▶ _GIVEN EXERCISE 1_
According to the passage on the Siemens–Sapient dispute, how many custodians did Sapient identify as holders of potentially relevant material?
▶ _GIVEN EXERCISE 2_
Return everything in the passage on the Siemens–Sapient dispute from "Delays mount up" down to "such as email.)".

▶ _TEXT BLOCK_
____________________

Delays mount up and Sapient terminates the Siemens subcontract. In July 2009 Siemens sues for breach of contract for $20 million. Sapient counterclaims for $10 million for delay.
Siemens carries on discovery the old fashioned way, ignoring the 2010 rule amendments (in particular the requirement of a Discovery Plan). Siemens identifies all 38 project staff as custodians and collects all their data; performs key word searches, reviews and eventually produces some 120,000 documents. (Since it no longer has access to ResultSpace, all Siemens productions come from other sources such as email.)
Sapient also works traditionally (i.e. no meet & confer, no Discovery Plan). But they decide to unilaterally invoke the new principle of proportionality as follows:
- Sapient identifies only 14 custodians (out of 120 project staff) as holders of potentially relevant material, because it is mere speculation that the other custodians possess any additional evidence material to the case
- When identifying potential sources of relevant information, Sapient overlooks the project document repository.
- Sapient asks the 14 custodians to review and select for production only what they believe to be relevant
- When encountering technical problems with collecting from four of the custodians, Sapient makes no effort to preserve or recover the data.
- Sapient refuses to share with Siemens any information about what sources or custodians were identified or what keywords were used.
- Manual relevancy review does not include emails relating to the “status of the project” because Sapient asserts that project status was well documented in minutes, status reports etc.
Sapient initially produces just over 21,000 records, one-sixth of Siemens’ production, even though it has three times as many project staff.
During oral discovery, Sapient questions a Siemens representative on a document that was never produced. When pressed, Sapient admits that it inadvertently neglected the ResultSpace repository. In October 2012, two years after production was supposed to be complete, Sapient produces another 20,000 documents – effectively doubling its production.

____________________

▶ _Spatial reasoning dataset excerpts_
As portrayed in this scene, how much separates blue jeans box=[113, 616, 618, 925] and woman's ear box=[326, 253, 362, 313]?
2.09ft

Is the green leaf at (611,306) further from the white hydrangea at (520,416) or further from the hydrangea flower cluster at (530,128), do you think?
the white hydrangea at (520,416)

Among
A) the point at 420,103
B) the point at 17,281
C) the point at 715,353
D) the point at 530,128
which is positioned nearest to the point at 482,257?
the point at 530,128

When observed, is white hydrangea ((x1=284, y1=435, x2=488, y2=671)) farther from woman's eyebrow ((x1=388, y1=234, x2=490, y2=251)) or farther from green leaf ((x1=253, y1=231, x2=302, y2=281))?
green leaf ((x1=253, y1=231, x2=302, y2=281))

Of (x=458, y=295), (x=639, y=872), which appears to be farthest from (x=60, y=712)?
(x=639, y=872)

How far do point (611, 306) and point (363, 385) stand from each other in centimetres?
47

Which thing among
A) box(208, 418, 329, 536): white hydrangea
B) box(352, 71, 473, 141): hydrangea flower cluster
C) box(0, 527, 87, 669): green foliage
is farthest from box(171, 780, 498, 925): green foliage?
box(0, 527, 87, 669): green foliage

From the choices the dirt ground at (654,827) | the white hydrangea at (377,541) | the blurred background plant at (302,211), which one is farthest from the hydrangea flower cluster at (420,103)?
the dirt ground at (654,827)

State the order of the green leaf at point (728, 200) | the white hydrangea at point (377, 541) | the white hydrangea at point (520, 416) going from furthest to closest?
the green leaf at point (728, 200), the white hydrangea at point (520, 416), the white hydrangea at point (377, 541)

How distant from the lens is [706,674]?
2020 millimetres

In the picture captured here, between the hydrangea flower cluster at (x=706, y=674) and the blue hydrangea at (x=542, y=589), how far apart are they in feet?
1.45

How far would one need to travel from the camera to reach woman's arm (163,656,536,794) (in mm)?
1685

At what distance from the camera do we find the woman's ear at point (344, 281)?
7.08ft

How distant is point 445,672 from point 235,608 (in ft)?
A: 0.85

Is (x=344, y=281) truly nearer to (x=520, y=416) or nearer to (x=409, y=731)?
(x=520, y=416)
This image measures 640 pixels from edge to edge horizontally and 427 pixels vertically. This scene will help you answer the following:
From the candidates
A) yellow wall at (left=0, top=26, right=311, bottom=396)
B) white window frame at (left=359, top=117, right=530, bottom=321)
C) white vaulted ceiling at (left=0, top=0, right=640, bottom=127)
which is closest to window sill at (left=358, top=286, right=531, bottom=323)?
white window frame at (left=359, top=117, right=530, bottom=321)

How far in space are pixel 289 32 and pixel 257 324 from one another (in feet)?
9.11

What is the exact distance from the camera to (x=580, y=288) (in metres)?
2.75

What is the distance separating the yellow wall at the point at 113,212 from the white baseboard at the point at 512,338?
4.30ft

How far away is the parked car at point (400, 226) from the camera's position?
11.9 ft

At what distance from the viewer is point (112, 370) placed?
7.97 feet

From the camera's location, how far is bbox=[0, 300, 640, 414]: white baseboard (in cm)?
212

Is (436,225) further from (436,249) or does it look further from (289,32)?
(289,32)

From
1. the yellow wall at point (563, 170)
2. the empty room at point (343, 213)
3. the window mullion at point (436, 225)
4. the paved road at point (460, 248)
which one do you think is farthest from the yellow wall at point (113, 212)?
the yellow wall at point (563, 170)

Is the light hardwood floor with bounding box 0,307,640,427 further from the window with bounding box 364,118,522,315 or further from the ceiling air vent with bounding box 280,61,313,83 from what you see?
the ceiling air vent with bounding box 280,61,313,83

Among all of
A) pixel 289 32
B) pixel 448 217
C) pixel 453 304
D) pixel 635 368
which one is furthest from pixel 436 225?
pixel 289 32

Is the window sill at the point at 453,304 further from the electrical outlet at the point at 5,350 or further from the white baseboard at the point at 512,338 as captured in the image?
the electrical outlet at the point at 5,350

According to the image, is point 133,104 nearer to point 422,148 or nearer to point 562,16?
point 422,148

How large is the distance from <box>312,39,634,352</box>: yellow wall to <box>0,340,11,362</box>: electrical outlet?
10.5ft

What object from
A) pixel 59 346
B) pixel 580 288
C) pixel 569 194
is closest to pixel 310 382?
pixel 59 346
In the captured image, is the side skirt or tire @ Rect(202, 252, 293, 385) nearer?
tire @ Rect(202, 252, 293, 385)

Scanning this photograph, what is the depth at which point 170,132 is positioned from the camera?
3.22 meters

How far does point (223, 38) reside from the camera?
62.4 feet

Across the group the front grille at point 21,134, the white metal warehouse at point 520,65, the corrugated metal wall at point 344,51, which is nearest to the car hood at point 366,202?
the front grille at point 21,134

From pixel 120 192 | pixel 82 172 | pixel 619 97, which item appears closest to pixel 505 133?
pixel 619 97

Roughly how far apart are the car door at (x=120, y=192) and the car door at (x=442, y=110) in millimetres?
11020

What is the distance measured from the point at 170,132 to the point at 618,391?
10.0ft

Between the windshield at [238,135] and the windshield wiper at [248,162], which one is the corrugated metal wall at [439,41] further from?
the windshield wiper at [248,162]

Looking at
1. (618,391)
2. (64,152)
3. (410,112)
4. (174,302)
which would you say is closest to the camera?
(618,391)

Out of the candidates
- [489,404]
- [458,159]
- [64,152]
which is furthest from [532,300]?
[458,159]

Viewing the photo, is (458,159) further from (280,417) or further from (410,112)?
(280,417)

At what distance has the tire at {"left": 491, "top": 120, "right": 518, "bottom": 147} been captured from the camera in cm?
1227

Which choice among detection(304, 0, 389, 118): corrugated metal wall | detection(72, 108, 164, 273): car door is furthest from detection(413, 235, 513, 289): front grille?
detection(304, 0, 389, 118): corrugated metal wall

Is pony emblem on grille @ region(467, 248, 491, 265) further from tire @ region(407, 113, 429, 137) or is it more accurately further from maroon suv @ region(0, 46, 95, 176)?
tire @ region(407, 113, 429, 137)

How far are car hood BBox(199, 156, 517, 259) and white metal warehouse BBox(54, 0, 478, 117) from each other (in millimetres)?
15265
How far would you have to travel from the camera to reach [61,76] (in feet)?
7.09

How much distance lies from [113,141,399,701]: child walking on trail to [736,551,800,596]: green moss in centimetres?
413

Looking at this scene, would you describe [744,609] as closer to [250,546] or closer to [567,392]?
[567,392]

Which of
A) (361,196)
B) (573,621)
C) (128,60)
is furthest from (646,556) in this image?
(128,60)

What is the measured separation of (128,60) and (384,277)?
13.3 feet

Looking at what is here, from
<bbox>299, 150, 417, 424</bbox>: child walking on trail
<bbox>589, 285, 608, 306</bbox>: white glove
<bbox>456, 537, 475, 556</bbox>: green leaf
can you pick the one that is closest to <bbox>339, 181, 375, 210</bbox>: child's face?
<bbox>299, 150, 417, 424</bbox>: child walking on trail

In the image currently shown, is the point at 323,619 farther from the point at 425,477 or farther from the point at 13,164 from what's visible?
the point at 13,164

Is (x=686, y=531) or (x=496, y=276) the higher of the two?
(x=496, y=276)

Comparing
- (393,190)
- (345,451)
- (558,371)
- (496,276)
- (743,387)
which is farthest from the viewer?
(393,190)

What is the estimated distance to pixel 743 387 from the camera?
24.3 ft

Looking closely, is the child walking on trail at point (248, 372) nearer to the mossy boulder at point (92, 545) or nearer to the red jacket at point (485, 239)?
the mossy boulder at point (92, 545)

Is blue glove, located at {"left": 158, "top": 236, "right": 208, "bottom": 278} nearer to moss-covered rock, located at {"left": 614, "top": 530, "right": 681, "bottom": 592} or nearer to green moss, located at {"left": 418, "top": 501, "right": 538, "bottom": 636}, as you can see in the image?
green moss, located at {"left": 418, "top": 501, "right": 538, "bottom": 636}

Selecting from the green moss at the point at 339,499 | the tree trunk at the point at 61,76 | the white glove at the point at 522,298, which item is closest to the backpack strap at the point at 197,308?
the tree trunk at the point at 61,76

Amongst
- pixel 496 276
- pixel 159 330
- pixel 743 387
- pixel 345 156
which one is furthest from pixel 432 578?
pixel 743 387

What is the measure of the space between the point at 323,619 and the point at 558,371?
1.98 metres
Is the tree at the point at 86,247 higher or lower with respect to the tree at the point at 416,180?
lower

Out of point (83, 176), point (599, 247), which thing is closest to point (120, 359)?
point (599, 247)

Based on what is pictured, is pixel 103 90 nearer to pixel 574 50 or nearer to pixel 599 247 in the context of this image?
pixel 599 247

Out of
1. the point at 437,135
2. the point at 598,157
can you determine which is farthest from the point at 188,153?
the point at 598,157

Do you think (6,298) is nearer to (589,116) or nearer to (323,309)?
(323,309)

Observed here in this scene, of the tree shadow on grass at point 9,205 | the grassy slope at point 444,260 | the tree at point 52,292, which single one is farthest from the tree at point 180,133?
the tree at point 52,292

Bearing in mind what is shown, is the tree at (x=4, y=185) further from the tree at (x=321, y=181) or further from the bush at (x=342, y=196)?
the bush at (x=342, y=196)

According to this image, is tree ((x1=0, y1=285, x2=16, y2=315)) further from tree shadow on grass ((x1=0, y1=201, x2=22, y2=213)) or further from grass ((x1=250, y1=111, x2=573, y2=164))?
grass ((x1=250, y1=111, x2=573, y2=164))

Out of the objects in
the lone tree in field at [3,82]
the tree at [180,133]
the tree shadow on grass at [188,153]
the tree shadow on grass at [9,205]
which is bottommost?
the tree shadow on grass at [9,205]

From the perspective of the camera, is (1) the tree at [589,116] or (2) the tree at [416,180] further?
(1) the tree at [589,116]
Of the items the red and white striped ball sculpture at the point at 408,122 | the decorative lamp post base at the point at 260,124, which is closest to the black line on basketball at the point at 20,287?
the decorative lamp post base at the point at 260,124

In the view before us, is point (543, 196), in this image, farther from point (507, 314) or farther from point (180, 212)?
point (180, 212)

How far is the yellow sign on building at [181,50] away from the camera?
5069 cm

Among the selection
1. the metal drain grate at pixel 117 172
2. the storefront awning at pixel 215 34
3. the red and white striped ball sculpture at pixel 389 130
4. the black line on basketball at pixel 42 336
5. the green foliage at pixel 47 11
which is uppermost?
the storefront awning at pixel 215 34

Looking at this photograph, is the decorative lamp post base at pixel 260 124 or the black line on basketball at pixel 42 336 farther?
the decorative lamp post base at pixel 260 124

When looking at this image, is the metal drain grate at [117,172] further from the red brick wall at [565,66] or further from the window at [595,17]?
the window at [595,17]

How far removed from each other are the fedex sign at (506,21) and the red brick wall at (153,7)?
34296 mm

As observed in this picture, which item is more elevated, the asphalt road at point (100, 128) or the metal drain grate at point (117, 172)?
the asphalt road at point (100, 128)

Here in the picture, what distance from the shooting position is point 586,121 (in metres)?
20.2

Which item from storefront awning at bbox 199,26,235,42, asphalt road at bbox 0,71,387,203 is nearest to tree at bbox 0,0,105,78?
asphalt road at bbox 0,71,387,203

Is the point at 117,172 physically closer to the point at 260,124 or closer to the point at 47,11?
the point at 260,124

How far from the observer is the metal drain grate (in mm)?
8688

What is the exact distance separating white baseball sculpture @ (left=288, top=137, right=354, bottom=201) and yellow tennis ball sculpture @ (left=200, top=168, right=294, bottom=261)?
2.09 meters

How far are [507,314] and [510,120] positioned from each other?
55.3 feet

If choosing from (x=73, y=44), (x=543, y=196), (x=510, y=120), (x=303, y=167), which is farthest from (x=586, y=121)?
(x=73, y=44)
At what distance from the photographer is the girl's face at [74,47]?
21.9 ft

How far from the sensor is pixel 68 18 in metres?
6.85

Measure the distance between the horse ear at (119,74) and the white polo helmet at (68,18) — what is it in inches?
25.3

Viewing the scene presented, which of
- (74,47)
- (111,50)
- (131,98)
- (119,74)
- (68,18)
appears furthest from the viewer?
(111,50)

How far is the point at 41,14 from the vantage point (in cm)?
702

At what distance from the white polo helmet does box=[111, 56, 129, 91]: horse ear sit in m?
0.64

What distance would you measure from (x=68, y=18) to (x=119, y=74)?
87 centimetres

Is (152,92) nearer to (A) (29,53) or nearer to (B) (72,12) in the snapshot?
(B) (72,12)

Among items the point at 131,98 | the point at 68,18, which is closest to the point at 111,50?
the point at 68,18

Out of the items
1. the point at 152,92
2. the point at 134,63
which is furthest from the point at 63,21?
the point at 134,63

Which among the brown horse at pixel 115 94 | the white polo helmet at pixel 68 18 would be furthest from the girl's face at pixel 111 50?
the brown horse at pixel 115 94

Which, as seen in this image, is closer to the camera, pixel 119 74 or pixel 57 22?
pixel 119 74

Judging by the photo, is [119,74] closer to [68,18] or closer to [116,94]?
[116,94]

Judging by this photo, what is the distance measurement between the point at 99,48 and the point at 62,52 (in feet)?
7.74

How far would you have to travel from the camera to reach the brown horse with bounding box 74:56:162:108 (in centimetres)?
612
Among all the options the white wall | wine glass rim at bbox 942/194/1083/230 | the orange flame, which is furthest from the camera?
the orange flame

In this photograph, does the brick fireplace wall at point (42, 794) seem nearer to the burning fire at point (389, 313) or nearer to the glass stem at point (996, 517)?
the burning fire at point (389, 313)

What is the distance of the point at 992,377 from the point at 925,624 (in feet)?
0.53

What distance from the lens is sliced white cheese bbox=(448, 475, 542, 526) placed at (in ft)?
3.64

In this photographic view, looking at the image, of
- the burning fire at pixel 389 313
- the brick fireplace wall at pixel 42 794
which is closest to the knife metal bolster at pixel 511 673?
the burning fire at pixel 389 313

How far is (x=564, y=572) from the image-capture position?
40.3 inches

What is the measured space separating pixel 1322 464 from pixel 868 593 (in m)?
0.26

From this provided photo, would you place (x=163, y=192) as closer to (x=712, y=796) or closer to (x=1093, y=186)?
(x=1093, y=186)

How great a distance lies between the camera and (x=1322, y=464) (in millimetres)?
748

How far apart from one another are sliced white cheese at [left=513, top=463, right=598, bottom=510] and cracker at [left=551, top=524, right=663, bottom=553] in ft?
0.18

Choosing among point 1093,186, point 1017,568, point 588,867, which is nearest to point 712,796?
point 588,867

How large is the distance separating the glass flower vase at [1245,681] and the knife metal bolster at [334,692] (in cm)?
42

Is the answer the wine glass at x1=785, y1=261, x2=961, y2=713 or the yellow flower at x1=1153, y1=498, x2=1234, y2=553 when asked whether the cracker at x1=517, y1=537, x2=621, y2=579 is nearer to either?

____________________

▶ _WRITTEN REPLY 1_
Sapient identified 14 custodians out of 120 project staff.

▶ _WRITTEN REPLY 2_
Delays mount up and Sapient terminates the Siemens subcontract. In July 2009 Siemens sues for breach of contract for $20 million. Sapient counterclaims for $10 million for delay.
Siemens carries on discovery the old fashioned way, ignoring the 2010 rule amendments (in particular the requirement of a Discovery Plan). Siemens identifies all 38 project staff as custodians and collects all their data; performs key word searches, reviews and eventually produces some 120,000 documents. (Since it no longer has access to ResultSpace, all Siemens productions come from other sources such as email.)